• Data shown:
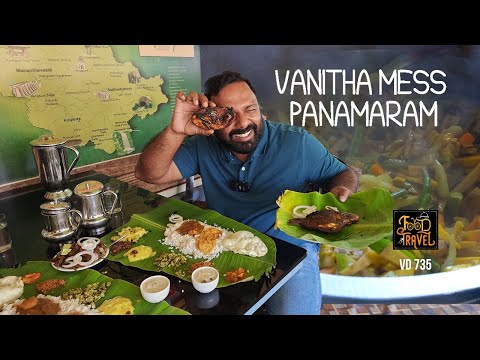 പനമരം വനിതാ മെസ്സിലെ മീൻ കറി ഊണ് | Uri Vanitha Mess (உரி வனிதா மெஸ்) Panamaram | Fish Curry Meals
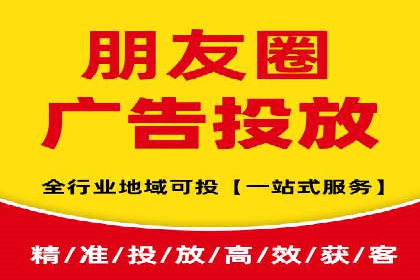 百度竞价托管公司经典案例：广告效果翻倍的秘诀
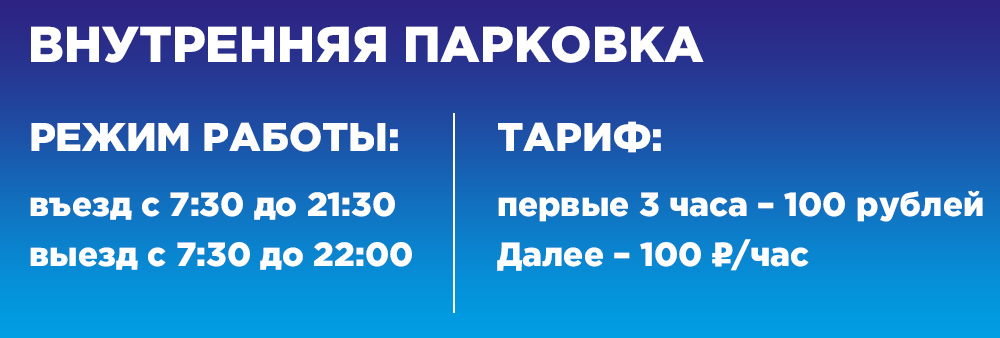 режим-работы1.jpg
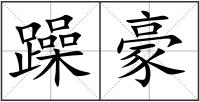躁豪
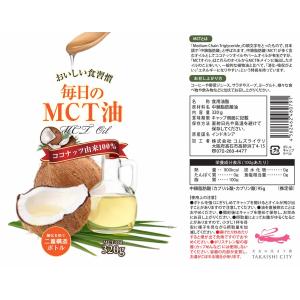 毎日のMCTオイル 320gの詳細画像4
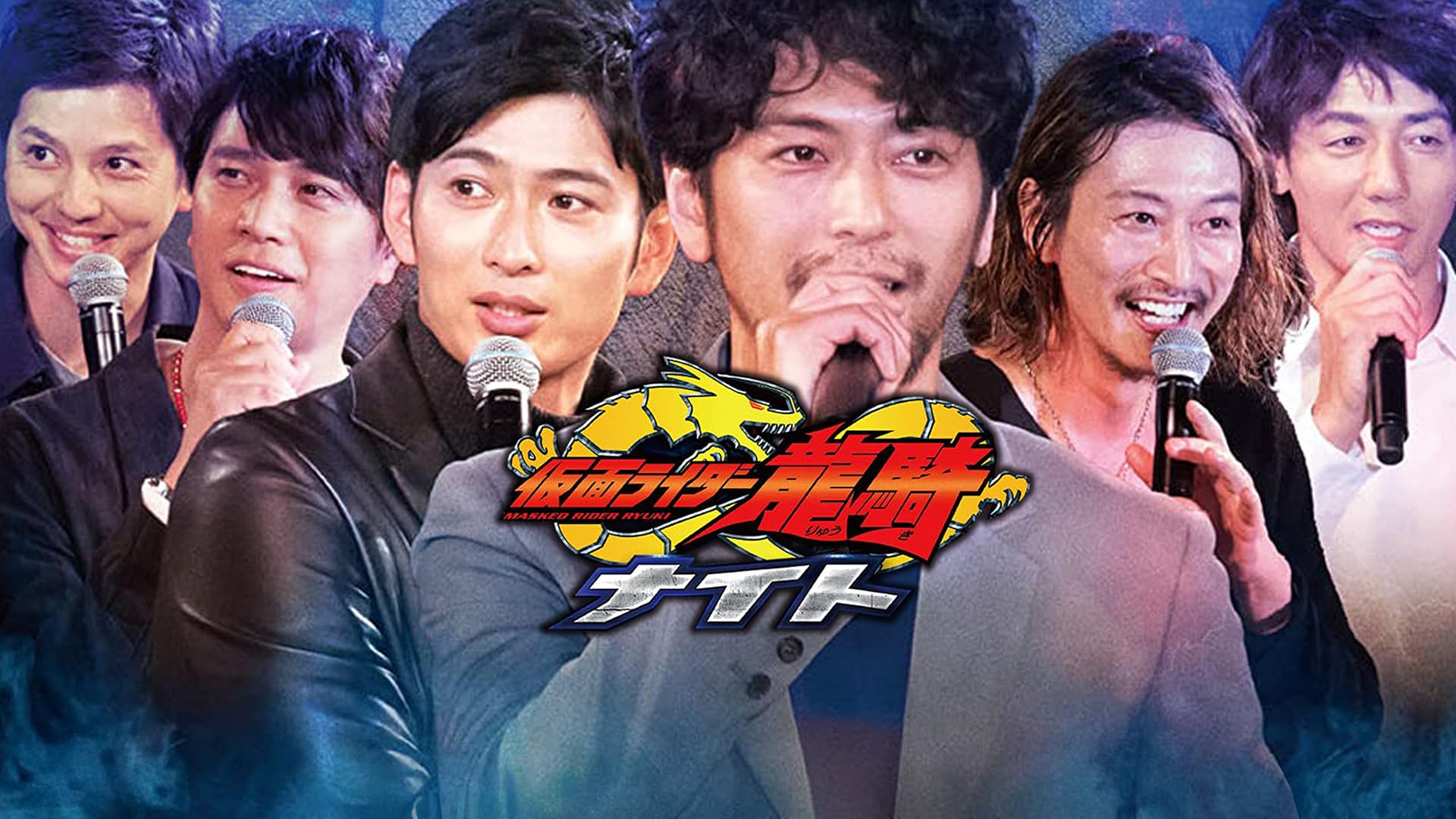 (未使用･未開封品)　仮面ライダー生誕40周年×スーパー戦隊シリーズ35作品記念 40×35 感謝祭 Anniversary LIVE &amp; SHOW 7z28pnb Amazon.co.jp: 仮面ライダー生誕40周年×スーパー戦隊シリーズ35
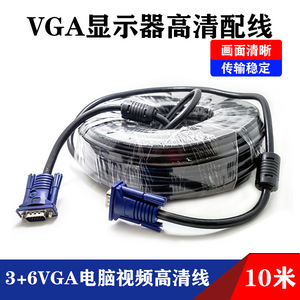 Vga <b>Cable</b> 10M Male To Male Oxygen Free Copper Shielded <b>For</b> <b>Computer</b> 1080P Resolution PVC Jacket Plastic Reel Packing - Product Image 2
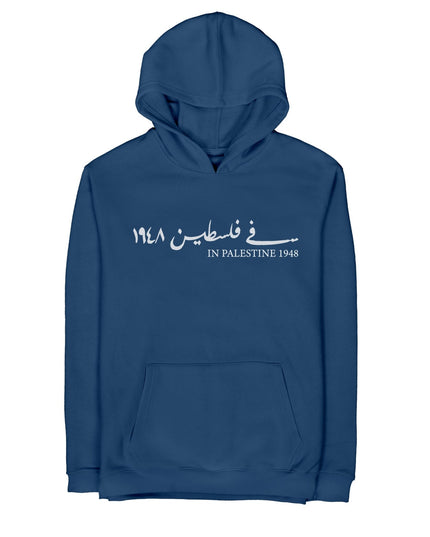 Farha 1948 | Unisex Adult Hoodie - Graphic Hoodie - Unisex - Jobedu Jordan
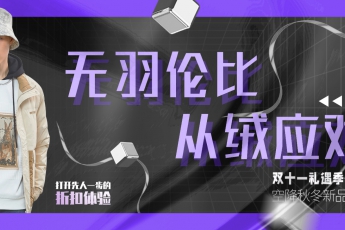 無(wú)懼寒冬，從“絨”應(yīng)對(duì)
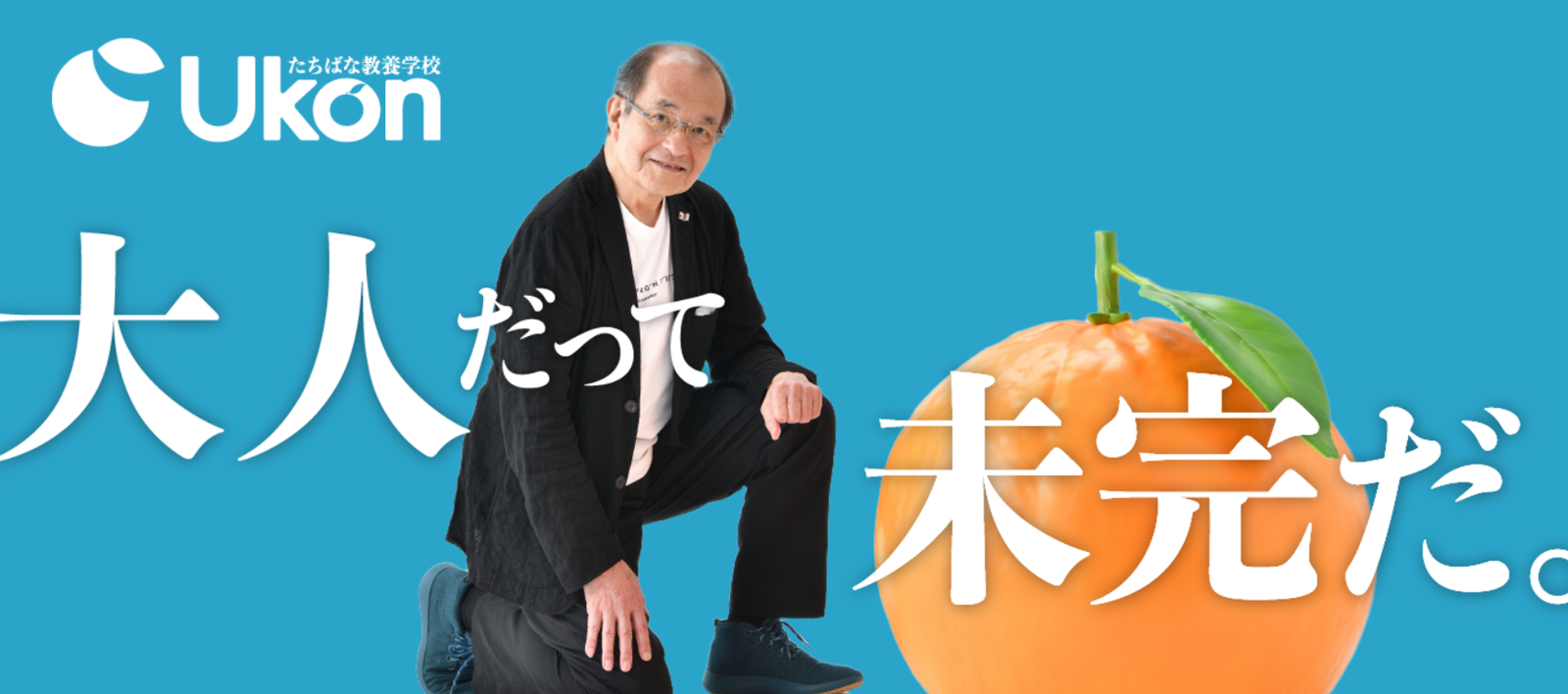 【京都橘大学】たちばな教養学校 Ukon第3期生（2024年度前期受講生） 多彩な講師陣をお迎えし、3月11日（月）より申し込み受付開始！「読む――新たな『ことば』を探す旅」をテーマに全8回開講します。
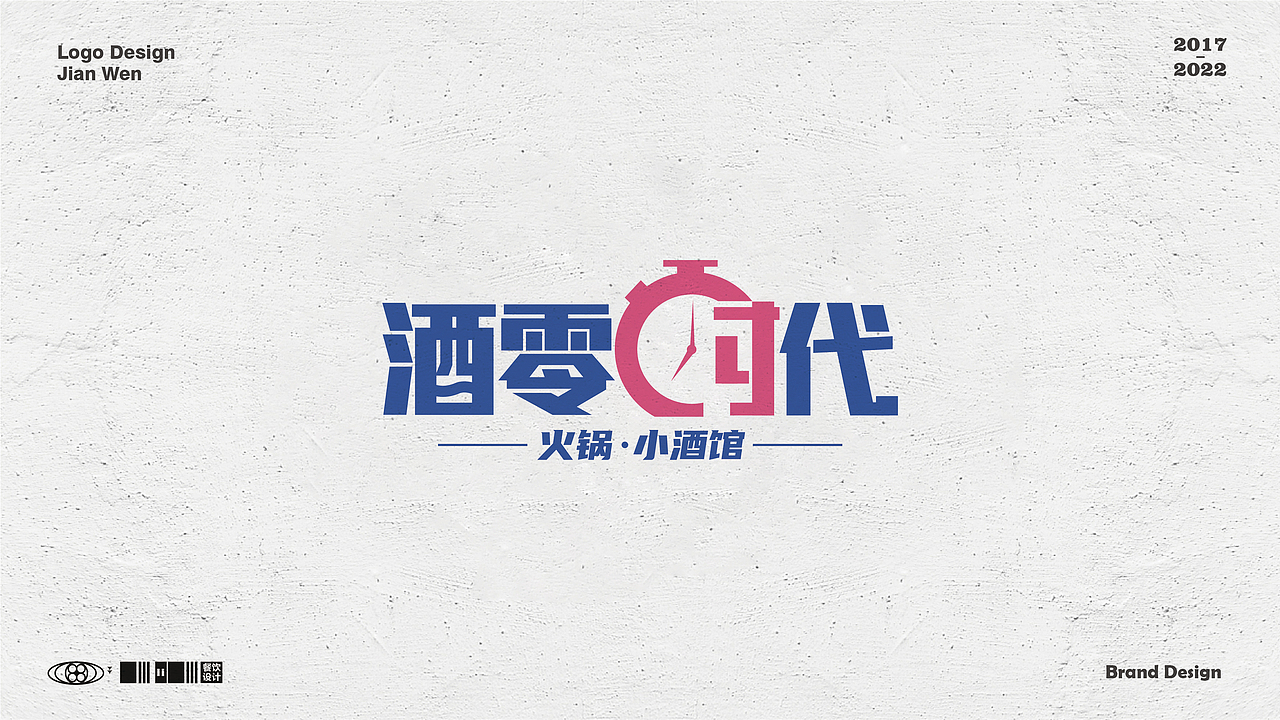 餐饮Logo合集（一）（图ZMzAwNzk0NTAw） - Logo - 站酷设计师餐饮设计林建文原创素材 - 站酷ZCOOL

• Problem to solve:
Your job is to restate, word for word, only the lines from the one holding "百度竞价托管公司经典案例：广告效果翻倍的秘诀" through the end of the material; pictures stay out.

• Response to this task:
 百度竞价托管公司经典案例：广告效果翻倍的秘诀
 режим-работы1.jpg
躁豪
 毎日のMCTオイル 320gの詳細画像4
 (未使用･未開封品)　仮面ライダー生誕40周年×スーパー戦隊シリーズ35作品記念 40×35 感謝祭 Anniversary LIVE &amp; SHOW 7z28pnb Amazon.co.jp: 仮面ライダー生誕40周年×スーパー戦隊シリーズ35
 Vga <b>Cable</b> 10M Male To Male Oxygen Free Copper Shielded <b>For</b> <b>Computer</b> 1080P Resolution PVC Jacket Plastic Reel Packing - Product Image 2
 Farha 1948 | Unisex Adult Hoodie - Graphic Hoodie - Unisex - Jobedu Jordan
 無(wú)懼寒冬，從“絨”應(yīng)對(duì)
 【京都橘大学】たちばな教養学校 Ukon第3期生（2024年度前期受講生） 多彩な講師陣をお迎えし、3月11日（月）より申し込み受付開始！「読む――新たな『ことば』を探す旅」をテーマに全8回開講します。
 餐饮Logo合集（一）（图ZMzAwNzk0NTAw） - Logo - 站酷设计师餐饮设计林建文原创素材 - 站酷ZCOOL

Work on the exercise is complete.